INSTRUCTION 1: Name the countries that the article on teacher status says gave teachers a higher status than every country surveyed in Europe and the US.
INSTRUCTION 2: Repeat word for word the stretch of the article on teacher status from "There is clearly" through "not be enough.".

DOCUMENT SEGMENT:
# # # # # # #
Vikas Pota, CEO of the Varkey Gems Foundation, writes:

The Organisation for Economic Co-operation and Development’s (OECD’s) Teaching and Learning International Survey report, published this morning, has cautioned that many developed nations are finding it increasingly hard to attract graduates into teaching because of competition from other sectors.

There is clearly a problem on our own doorstep: not just with recruitment but with retention. Around 40 per cent of all new recruits to teaching in England leave the profession within five years.

Andreas Schleicher, the OECD’s head of education, has identified the trinity of “status, pay and professional autonomy” as the essential ingredients to attracting and keeping the best teachers, as well as improving educational outcomes. Focusing on one of these issues alone will not be enough.

Certainly the best graduates, with the pick of job opportunities, are unlikely to be attracted to a profession that is held in low esteem. This is a factor that countries must consider when trying to improve their education system.

The Varkey Gems Foundation recently published the Global Teacher Status Index, the first attempt to compare attitudes towards teachers across different countries. We commissioned a survey of 21,000 people in 21 countries in Asia, Europe, South America and the Middle East and asked the same questions everywhere so we could compare answers. The results are striking.

It showed the public in two-thirds of the countries that took part considered the status of teachers to be similar to that of social workers. In America, teachers were seen as most similar to librarians (probably due to libraries being located next door to schools in many small US towns). This is inconsistent with the often-heard demand that teachers should have the same status as doctors and lawyers.

The most remarkable differences of all were between most Asian and Middle Eastern countries and the West. Teachers in China, South Korea, Egypt, Turkey and Singapore had a higher status than every country surveyed in Europe and the US. In European countries, 10-25 per cent of those surveyed tended to think that pupils respected teachers - compared to 75 per cent in China. Less than 20 per cent of Germans would encourage their child to become a teacher, compared to nearly 50 per cent of Chinese people. And it was only Chinese respondents who, when asked what was an equivalent profession to teaching, compared them to doctors.

Perhaps not surprisingly, the findings show that high status for teachers does not necessarily equate to good pupil outcomes, in the absence of competitive teacher pay. Any attempt to present teaching as a ‘vocation’ where rewards are to be derived from the esteem and admiration of the rest of society, rather than adequate financial recompense, are doomed to failure. In short - there is no ‘free lunch’ for politicians.
# # # # # # #
DATA RECORDS:
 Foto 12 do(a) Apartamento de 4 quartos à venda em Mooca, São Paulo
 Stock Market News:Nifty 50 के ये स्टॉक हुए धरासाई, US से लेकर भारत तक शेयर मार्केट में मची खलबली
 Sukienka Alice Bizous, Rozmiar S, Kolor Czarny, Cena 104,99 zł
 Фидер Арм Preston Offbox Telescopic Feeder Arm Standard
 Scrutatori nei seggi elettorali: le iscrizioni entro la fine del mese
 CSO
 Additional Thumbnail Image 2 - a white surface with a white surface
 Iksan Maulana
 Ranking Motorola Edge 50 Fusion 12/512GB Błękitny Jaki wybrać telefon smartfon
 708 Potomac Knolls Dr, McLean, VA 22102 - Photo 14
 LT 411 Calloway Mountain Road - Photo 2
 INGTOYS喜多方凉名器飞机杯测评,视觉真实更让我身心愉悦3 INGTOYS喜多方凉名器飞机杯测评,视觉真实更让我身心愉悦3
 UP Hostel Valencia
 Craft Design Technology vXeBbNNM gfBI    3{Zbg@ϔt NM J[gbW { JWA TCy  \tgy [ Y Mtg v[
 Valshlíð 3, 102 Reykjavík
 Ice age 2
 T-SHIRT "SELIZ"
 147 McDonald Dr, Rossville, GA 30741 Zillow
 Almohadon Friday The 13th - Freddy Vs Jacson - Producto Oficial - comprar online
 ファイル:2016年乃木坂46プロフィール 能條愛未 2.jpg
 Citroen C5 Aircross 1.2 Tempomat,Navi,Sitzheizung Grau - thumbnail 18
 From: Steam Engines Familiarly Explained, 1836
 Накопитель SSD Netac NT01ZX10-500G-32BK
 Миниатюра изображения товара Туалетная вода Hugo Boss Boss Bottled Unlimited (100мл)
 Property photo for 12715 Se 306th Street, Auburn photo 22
# # # # # # #
TASK OUTPUT 1: China, South Korea, Egypt, Turkey, Singapore

TASK OUTPUT 2:
There is clearly a problem on our own doorstep: not just with recruitment but with retention. Around 40 per cent of all new recruits to teaching in England leave the profession within five years.

Andreas Schleicher, the OECD’s head of education, has identified the trinity of “status, pay and professional autonomy” as the essential ingredients to attracting and keeping the best teachers, as well as improving educational outcomes. Focusing on one of these issues alone will not be enough.